Top of Data for analysis

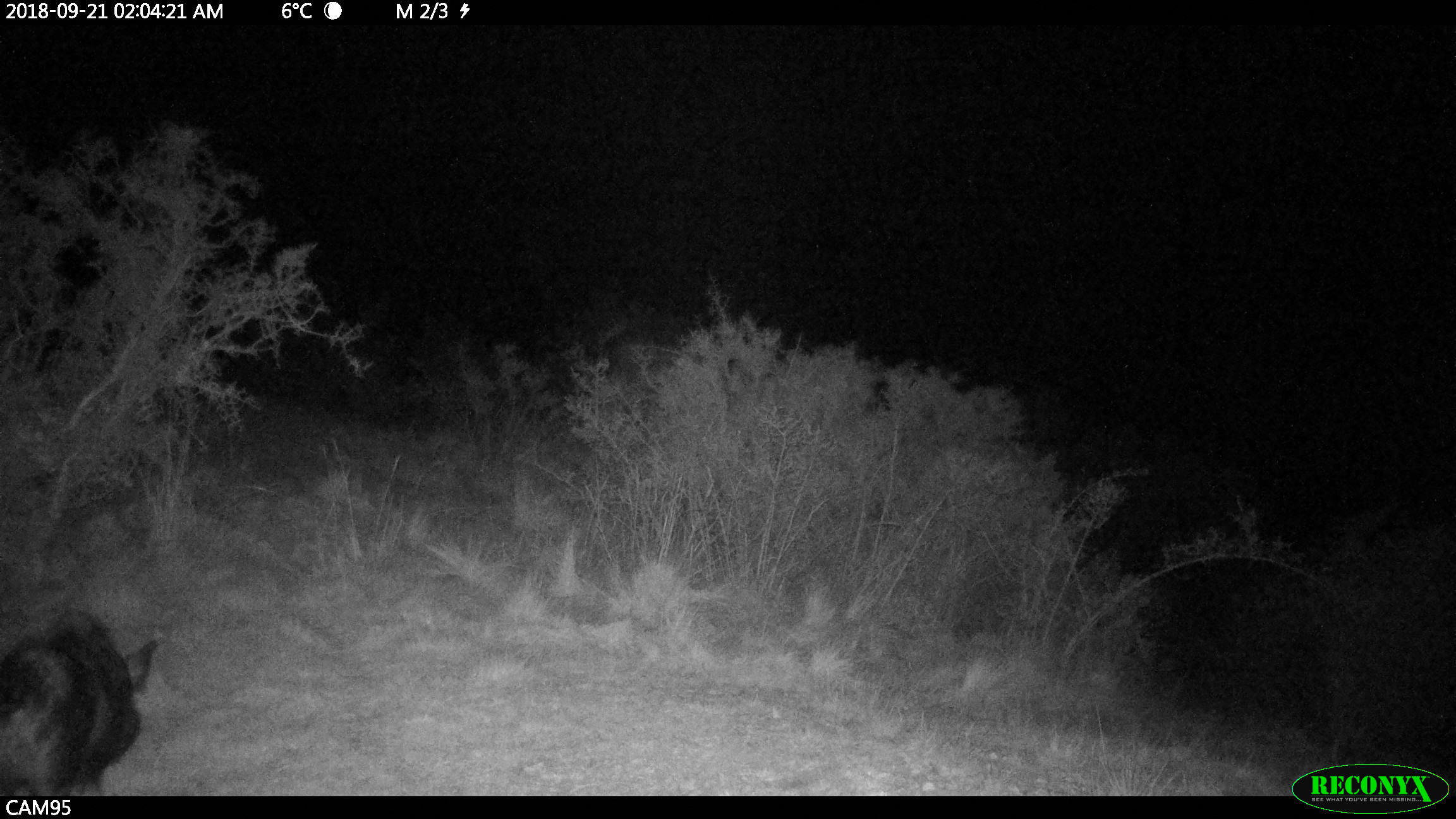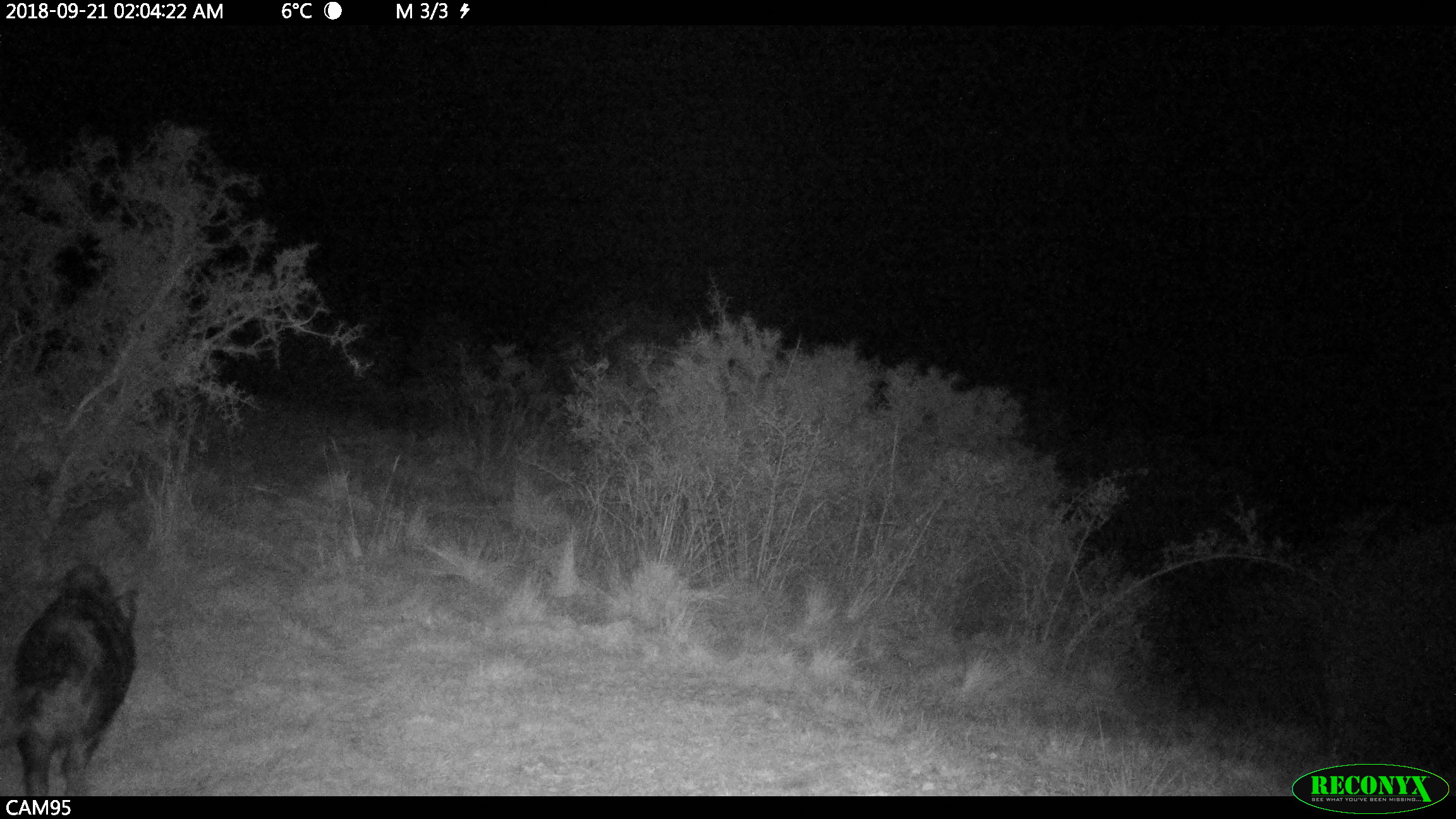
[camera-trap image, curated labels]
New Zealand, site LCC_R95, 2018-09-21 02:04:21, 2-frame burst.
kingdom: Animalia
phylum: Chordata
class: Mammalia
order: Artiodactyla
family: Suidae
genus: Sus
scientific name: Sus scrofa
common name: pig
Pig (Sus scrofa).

Bottom of Data for analysis
Top of Data for analysis

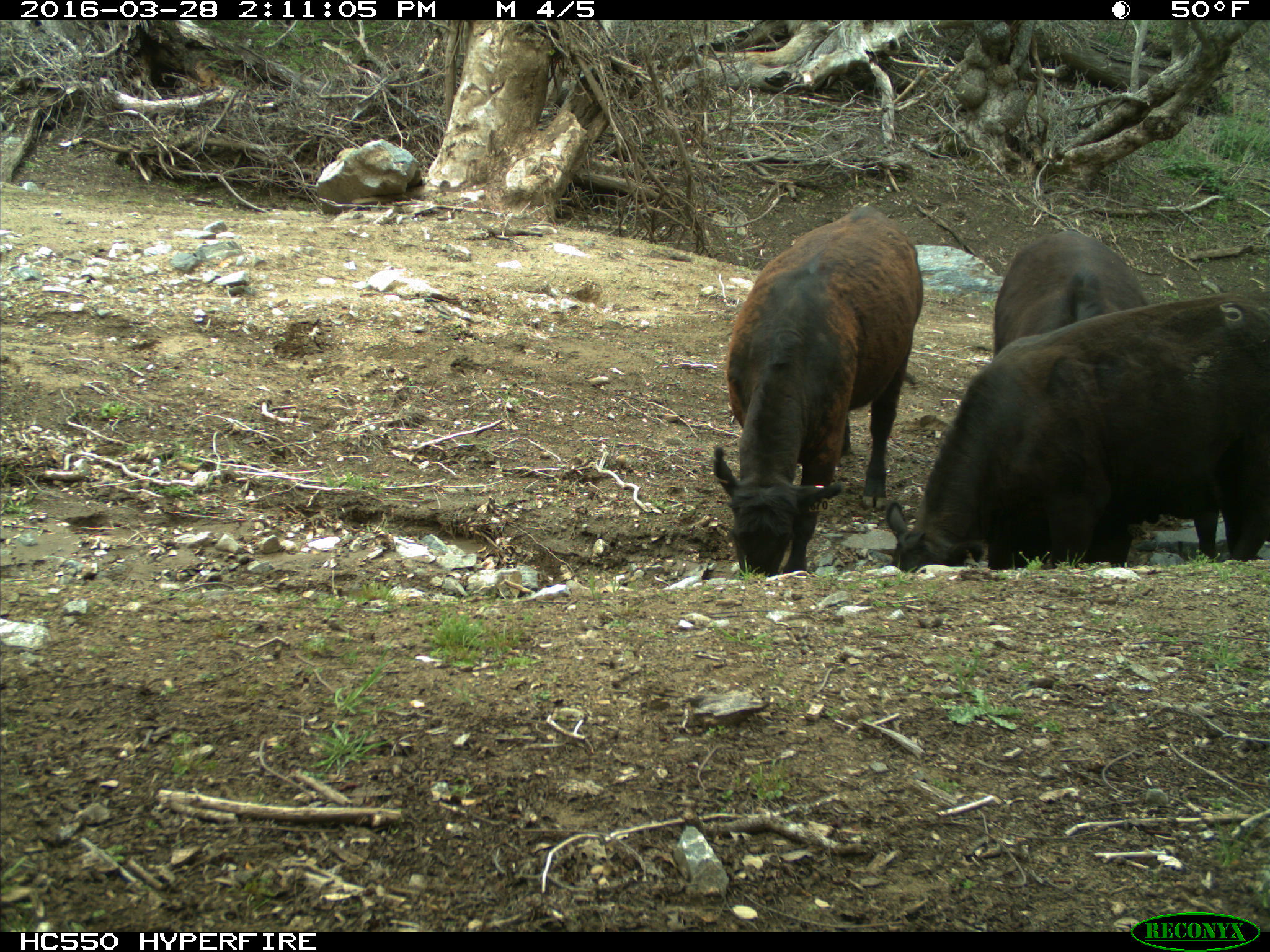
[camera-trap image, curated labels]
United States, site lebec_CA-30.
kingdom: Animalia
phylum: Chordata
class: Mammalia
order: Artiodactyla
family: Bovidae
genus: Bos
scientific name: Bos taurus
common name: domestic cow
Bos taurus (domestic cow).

Bottom of Data for analysis
Top of Data for analysis

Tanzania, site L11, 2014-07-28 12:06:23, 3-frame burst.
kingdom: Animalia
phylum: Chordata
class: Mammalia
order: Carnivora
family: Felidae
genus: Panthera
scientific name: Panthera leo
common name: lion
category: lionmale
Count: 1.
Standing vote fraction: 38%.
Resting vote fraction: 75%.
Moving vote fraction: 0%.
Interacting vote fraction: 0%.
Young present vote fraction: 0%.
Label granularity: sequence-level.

Bottom of Data for analysis

**What to do**
All that should be written out is the stretch of lines above between the one holding "Interacting vote fraction: 0%." and the one holding "Label granularity: sequence-level.", inclusive, exactly as given.

**Reply to the exercise**
Interacting vote fraction: 0%.
Young present vote fraction: 0%.
Label granularity: sequence-level.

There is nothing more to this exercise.